The proceeding before this court involves a PJR order entered by this court after a ten-day hearing. A Memorandum of Decision was issued on June 1, 2010 (#167.00). Neither party appealed. The last nine months have been spent by this court on post-PJR asset discovery proceedings in conformity with Gen. Stat. § 52-278n. There is no automatic stay of execution in a PJR matter. “No such order shall be stayed by the taking of an appeal except upon the order of the judge who made such order . . .” Gen. Stat. 52-278l(c).
Essentially the defendant’s appeal is taken from a discovery order.
CT Page 10033
An order issued upon a motion for discovery is ordinarily not appealable because it does not constitute a final judgment, at least in civil actions. Chrysler Credit Corp. v. Fairfield Chrysler-Plymouth, Inc., 180 Conn. 223, 226, 429 A.2d 478
(1980); see also Presidential Capital Corp. v. Reale, 240 Conn. 623, 625, 692 A.2d 794 (1997) (“[t]he general rule established by our case law is that an interlocutory order requiring a witness to submit to discovery is not a final judgment and, therefore, is not immediately appealable”). “[W]e require that those ordered to comply with discovery be found in contempt of court before we consider an appeal . . .” Barbato v. J. M. Corp., 194 Conn. 245, 249 478 A.2d 1020
(1984).
Although this sanctions order was not itself a discovery order, it was an order for sanctions for failure to comply with the discovery procedure of a deposition. We can perceive no reason or policy why we should treat the sanctions order differently, for purposes of finality of judgment, from the discovery procedure of which it is a part. We, therefore, regard it as governed by the same principles of finality as discovery orders. Accordingly, we conclude that, in order for a deponent to challenge such a sanctions order by a writ of error, it is necessary for him to refuse to comply and be held in contempt therefor.
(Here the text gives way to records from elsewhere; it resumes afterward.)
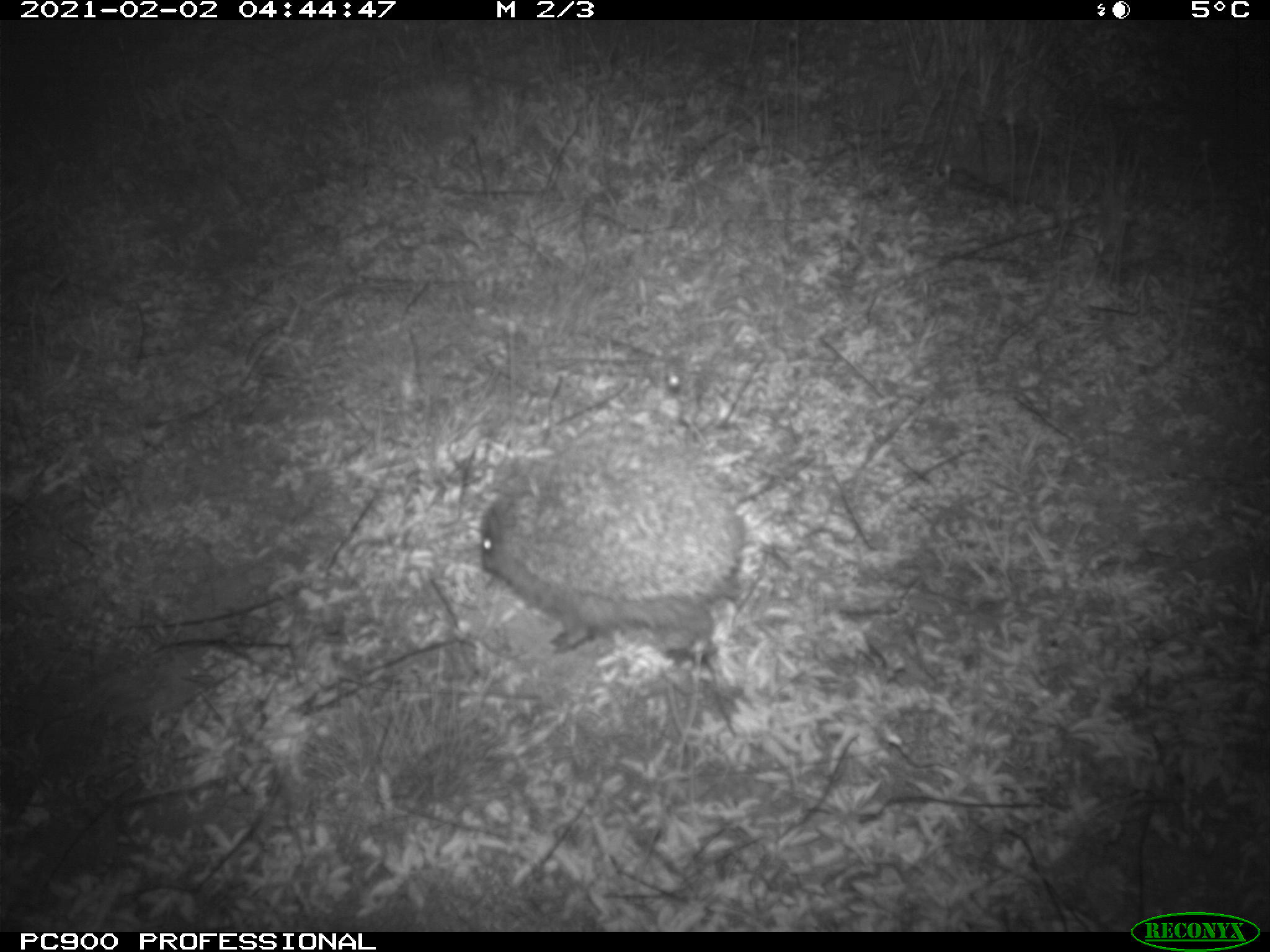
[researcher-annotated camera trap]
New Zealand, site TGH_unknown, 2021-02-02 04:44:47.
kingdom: Animalia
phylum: Chordata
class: Mammalia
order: Eulipotyphla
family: Erinaceidae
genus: Erinaceus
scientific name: Erinaceus europaeus europaeus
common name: european hedgehog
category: hedgehog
Hedgehog (european hedgehog) (Erinaceus europaeus europaeus).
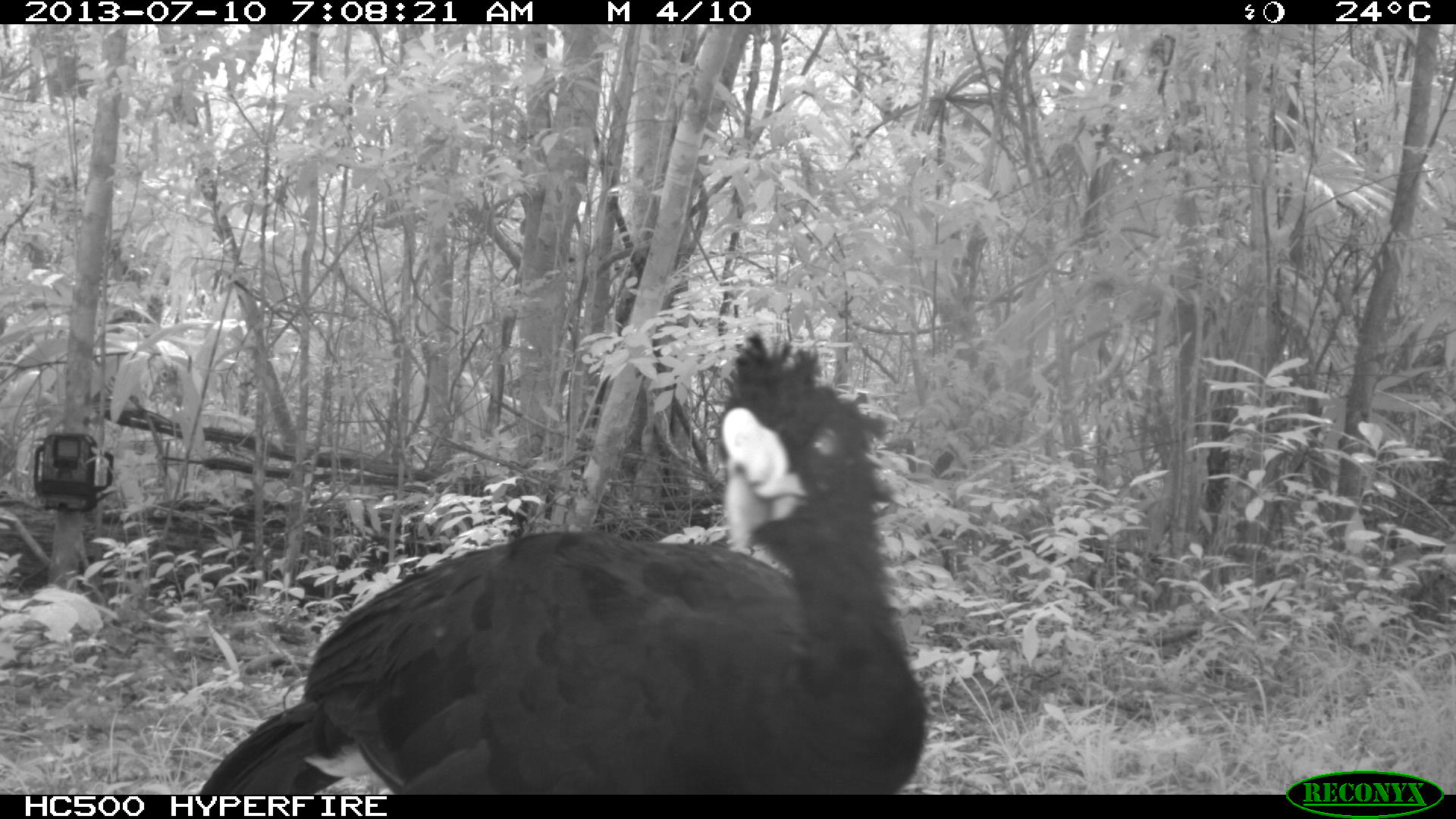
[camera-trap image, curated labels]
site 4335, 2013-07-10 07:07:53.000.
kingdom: Animalia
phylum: Chordata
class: Aves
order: Galliformes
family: Cracidae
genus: Crax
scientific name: Crax rubra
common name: great curassow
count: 1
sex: male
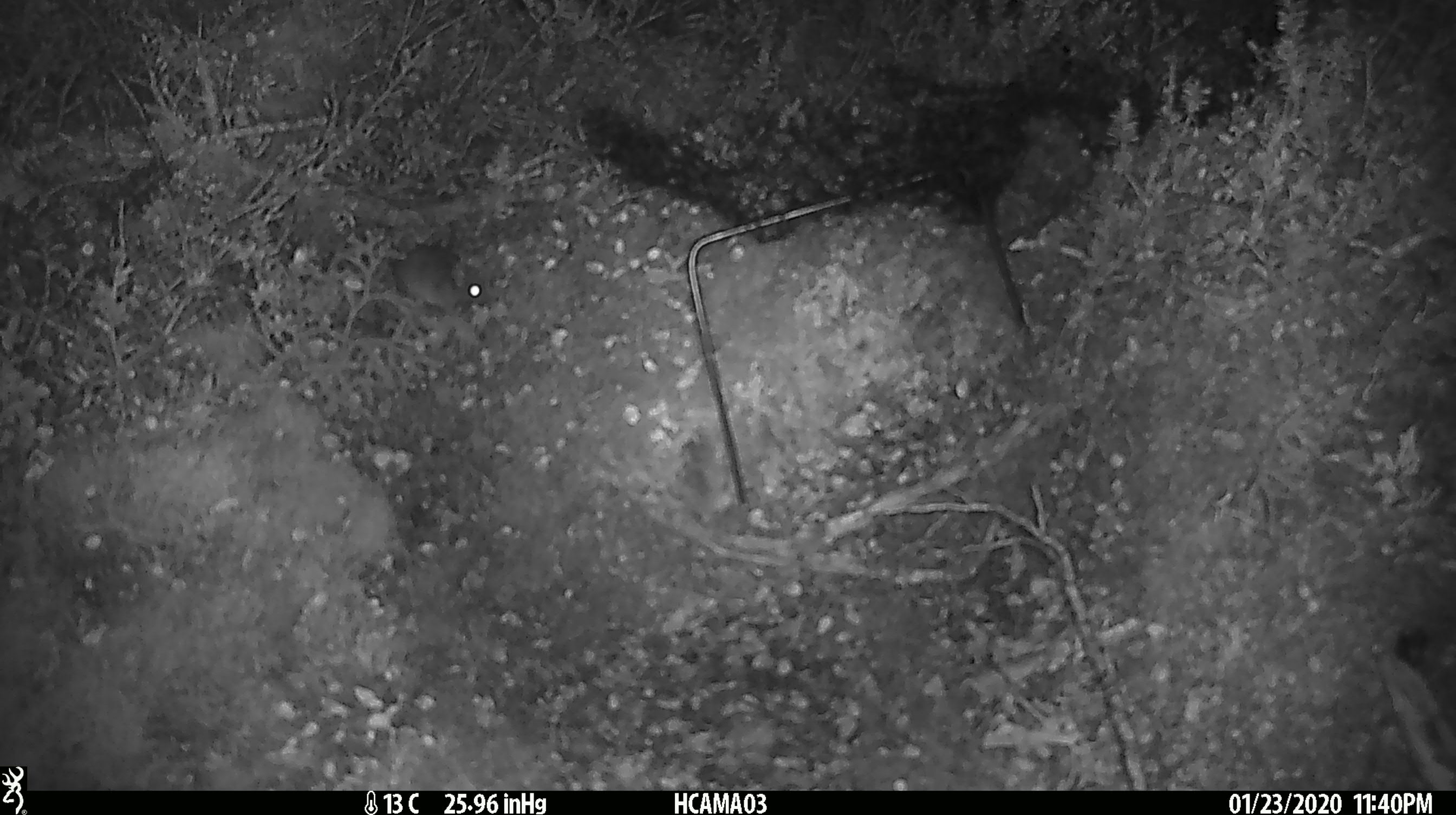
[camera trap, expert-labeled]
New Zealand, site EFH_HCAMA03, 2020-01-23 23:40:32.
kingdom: Animalia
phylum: Chordata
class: Mammalia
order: Rodentia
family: Muridae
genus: Mus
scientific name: Mus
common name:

Green Rock Ridge, Inc. v. Kobernat, 250 Conn. 488, 498 (1999)
“The initial determination of discovery orders does not so conclude the rights of the appealing party that further proceedings cannot affect those rights.” Barbuto v. J. M. Corporation, 194 Conn. 245, 249
(1984).
The court finds that there is no likelihood that the appellant (the defendant) will prevail on appeal. The court denies the Defendant’s Motion for Stay of Execution dated April 4, 2011 (#252.00).